***** DATA *****

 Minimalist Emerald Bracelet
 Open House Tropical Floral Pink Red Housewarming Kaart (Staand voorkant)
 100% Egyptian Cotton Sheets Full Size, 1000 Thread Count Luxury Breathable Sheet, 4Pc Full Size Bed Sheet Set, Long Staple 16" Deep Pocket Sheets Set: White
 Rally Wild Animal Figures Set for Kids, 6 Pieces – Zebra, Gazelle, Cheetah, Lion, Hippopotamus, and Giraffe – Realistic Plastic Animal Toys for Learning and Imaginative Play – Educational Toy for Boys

*****
***** DATA *****

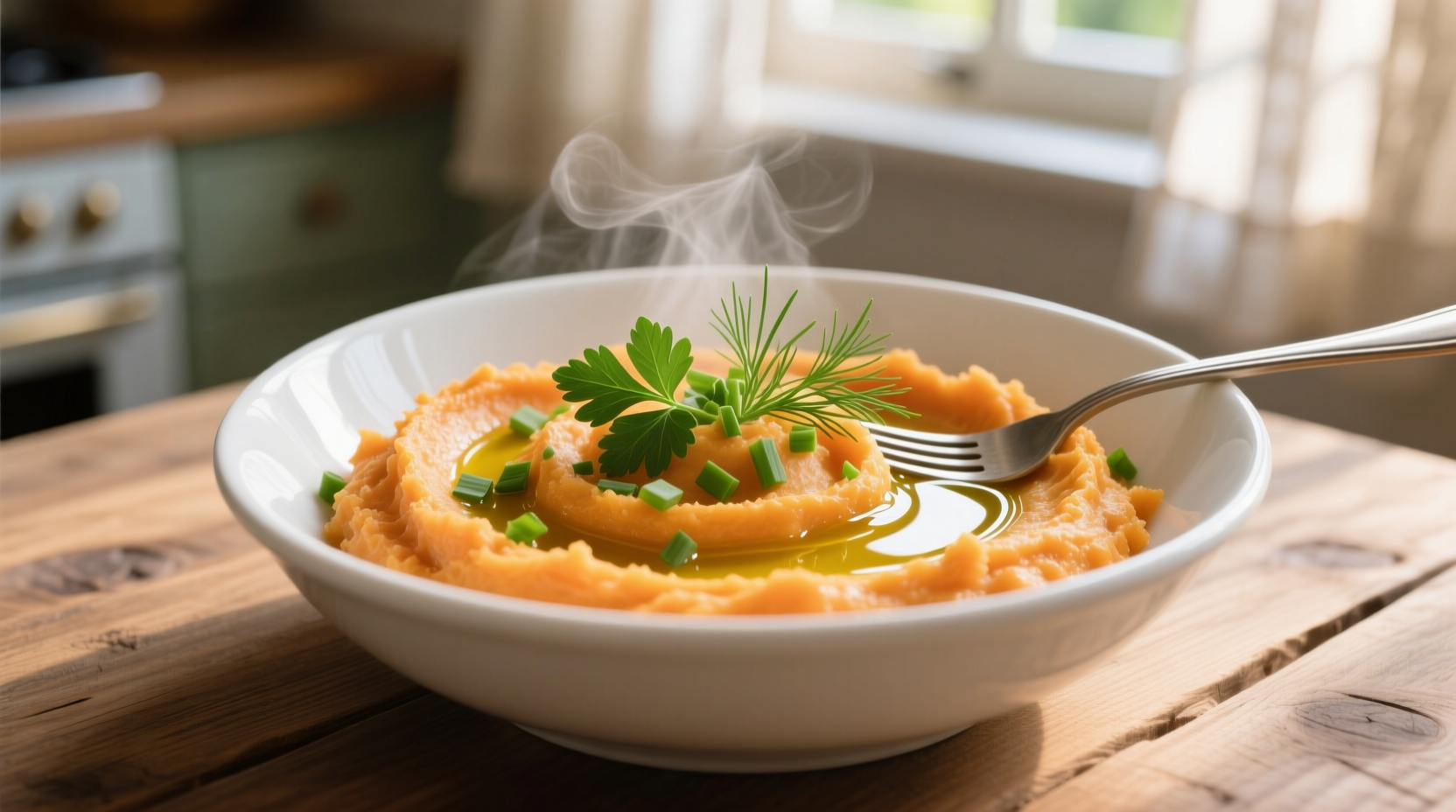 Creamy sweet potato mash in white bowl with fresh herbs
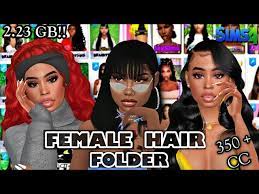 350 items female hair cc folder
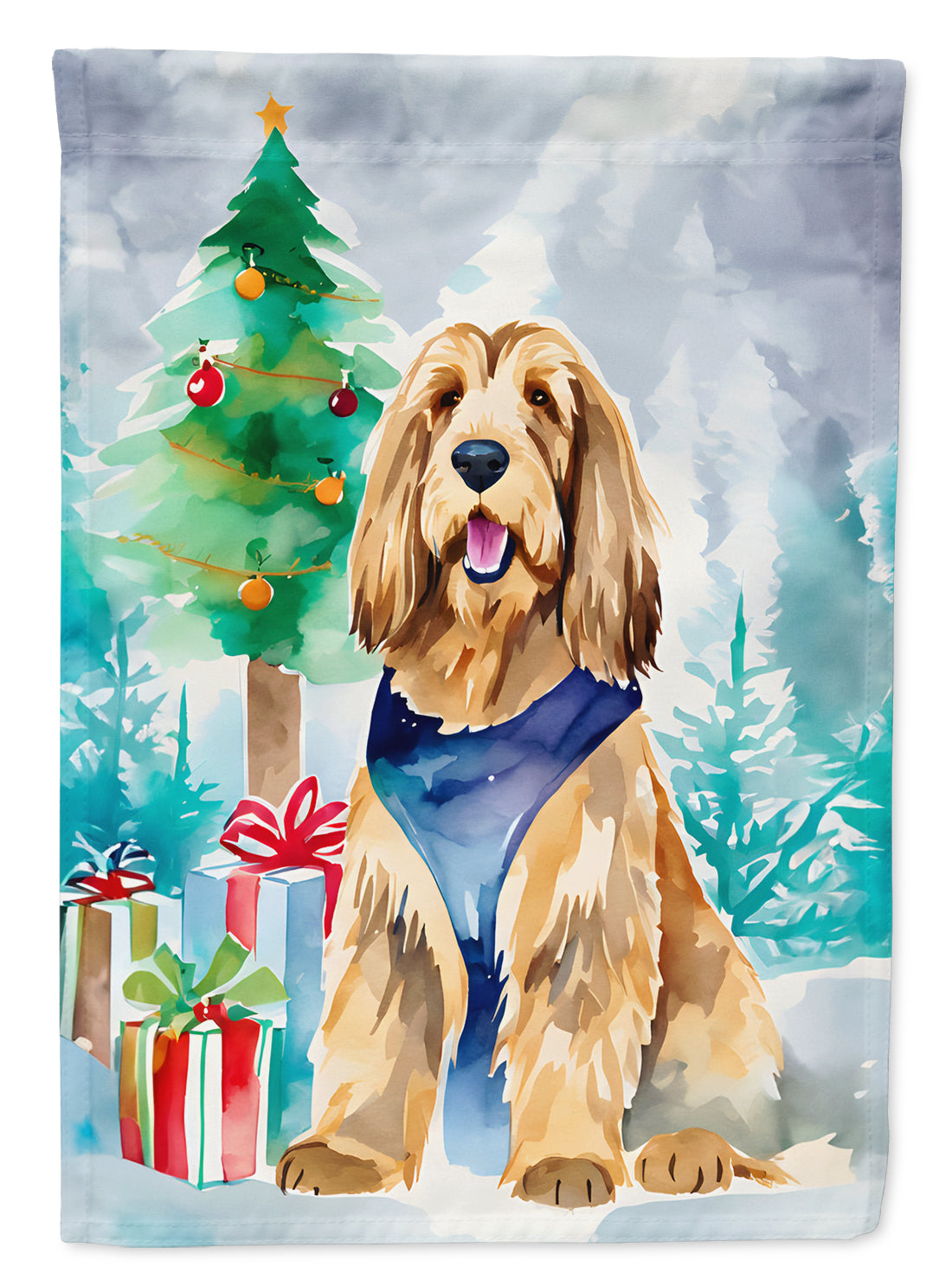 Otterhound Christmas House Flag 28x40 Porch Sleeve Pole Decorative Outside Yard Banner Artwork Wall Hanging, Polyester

*****

- **WHAT TO PRODUCE**
Edit the lines running from the one containing "Minimalist Emerald Bracelet" through the one containing "100% Egyptian Cotton" by replacing "Emerald" with "Sapphire", and give back only those lines with everything else unchanged.

- **RESPONSE TO THE EXERCISE**
 Minimalist Sapphire Bracelet
 Open House Tropical Floral Pink Red Housewarming Kaart (Staand voorkant)
 100% Egyptian Cotton Sheets Full Size, 1000 Thread Count Luxury Breathable Sheet, 4Pc Full Size Bed Sheet Set, Long Staple 16" Deep Pocket Sheets Set: White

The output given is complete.